Study text: Begin
South Africa: North Gauteng High Court, Pretoria

You are here:
SAFLII >>
Databases >>
South Africa: North Gauteng High Court, Pretoria >>
2017 >>
[2017] ZAGPPHC 770
| Noteup
| LawCite
Nedbank Limited v Candlish NO and Another (36996/16) [2017] ZAGPPHC 770 (7 November 2017)
Download original files |
IN THE HIGH COURT OF SOUTH AFRICA
GAUTENG DIVISION, PRETORIA
CASE NO.: 36996/16
NOT REPORTABLE
NOT OF INTEREST TO OTHER JUDGES
REVISED
In the matter between:
NEDBANK LTD APPLICANT
And
NAPE, MOYA CANDLISH N.O FIRST RESPONDENT
KGOHLOANE, MMAMOCHABO PERTUNIA SECOND RESPONDENT
NO
JUDGMENT
VAN DER WESTHUIZEN, A J
[1] The applicant seeks an order against the respondents, as representatives of the Nape Family Trust (Master's Ref: IT 3728/07), in respect of the alleged breach of the provisions of loan agreements secured by the registration of mortgage bonds over certain immovable property.
[2]The relief sought includes payment of certain monies and that a specific immovable property of the trust be declared specially executable. In addition an order is sought that the Registrar of this honorable Court be directed to issue the relevant Writ of Execution. Furthermore, a punitive cost order is sought against the respondents.
[3] The respondents oppose this application and have filed an answering affidavit. Mr Roos, who appears on behalf of the respondents, submitted that the opposition to this application can be summarize with reference to three issues, namely:
(a) That the deponent to the founding affidavit on behalf of the applicant does not possess the required knowledge to depose to the relevant facts;
(b) That the required s 129 Notice in terms of the National Credit Act, No. 34 of 2005 was not received by the respondents;
(c) That in respect of the merits, firstly, the amount allegedly due by the trust to the applicant and set out in the Certificate of Indebtedness is not correct, the stipulated amount contained therein includes legal costs not taxed and the interest calculated on the outstanding amount has been calculated on the incorrect amount. Secondly, that the applicant has not made out a case for the relief that the immovable property is to be declared specially executable.
[4] Mr Roos submitted that the deponent to the founding affidavit has not complied with the basic requirement indicating that he has the requisite personal knowledge or, alternatively, that he has acquired the requisite knowledge in a particular manner. Hence, it is submitted that the application stands to be dismissed on that ground. It is further the case of the respondents that the deponent was not a party to the relevant loan agreements, nor did the deponent issue the Certificate of Indebtedness, all of which allegedly disqualifies the deponent from deposing to the affidavit.
[5] The deponent to the founding affidavit provides his position within the applicant and attaches the document from which he derives his authority. The latter stipulates a number of personnel within the applicant who have the authority to institute legal proceeding on behalf of the applicant. It is clear from that list, that the holders of a variety of positions within the applicant are so authorised. It would follow that those persons so authorised, would have the required knowledge.
Study text: End
Information given: Begin
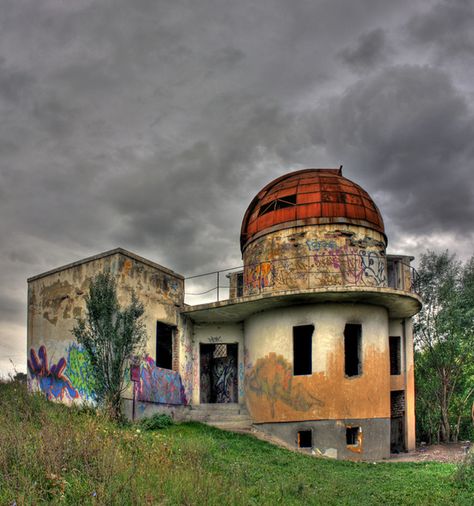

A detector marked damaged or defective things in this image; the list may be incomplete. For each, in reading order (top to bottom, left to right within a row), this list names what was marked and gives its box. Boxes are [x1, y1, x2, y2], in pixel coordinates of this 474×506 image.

broken window [260, 195, 296, 216]
rusty metal dome [241, 167, 386, 252]
rusted metal [241, 168, 386, 251]
broken window [156, 322, 173, 370]
broken window [292, 324, 314, 376]
broken window [344, 324, 362, 376]
broken window [346, 426, 362, 446]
Information given: End
Set of tasks:
1. In the Nedbank judgment, which statute requires the section 129 notice that the respondents say they did not receive?
2. Carry the Nedbank judgment forward from its last sentence.

Exercise answers:
1. The National Credit Act, No. 34 of 2005.

2.
[6] Furthermore, in my view, it is clear on a reading of the founding affidavit in its entire context that the deponent has the requisite knowledge. There is no merit in the respondents' contentions relating to the signing of the loan agreements and the Certificate of Indebtedness.
[7] It follows that the respondents' contentions in respect of the alleged knowledge of the applicant's deponent to the founding affidavit cannot be upheld.
[8] It is submitted on behalf of the respondents that the applicant has not discharged the onus resting upon it in respect of the requirements relating to the issue of s 129 Notice. Mr Roos submitted that the collecting Post Office mentioned in respect of the registered letter containing the s 129 Notice is incorrect and not the appropriate Post Office, hence the respondents did not receive the registered item. The respondents' statement in that regard as contained in the answering affidavit is essentially a bare denial and a bald statement. No facts to support their contentions in that regard have been provided.
[9] Further in this regard the respondents gloss over the return of service of 11 March 2016 where service of the Notices in terms of s 129 and 130 were served at the residential address upon a family member who declined to identify him or herself. In my view, that return of service puts paid to the respondents contentions in respect of no receipt of the s 129 and 3>130 Notices. Clearly the respondents were appropriately served with the s 129 and 130 Notices. In addition, the respondents received the required notices when this application was served upon them. The respondents had ample time to act in accordance therewith, yet chose not to do so.
[10] It follows that the respondents' contentions in this regard cannot be upheld.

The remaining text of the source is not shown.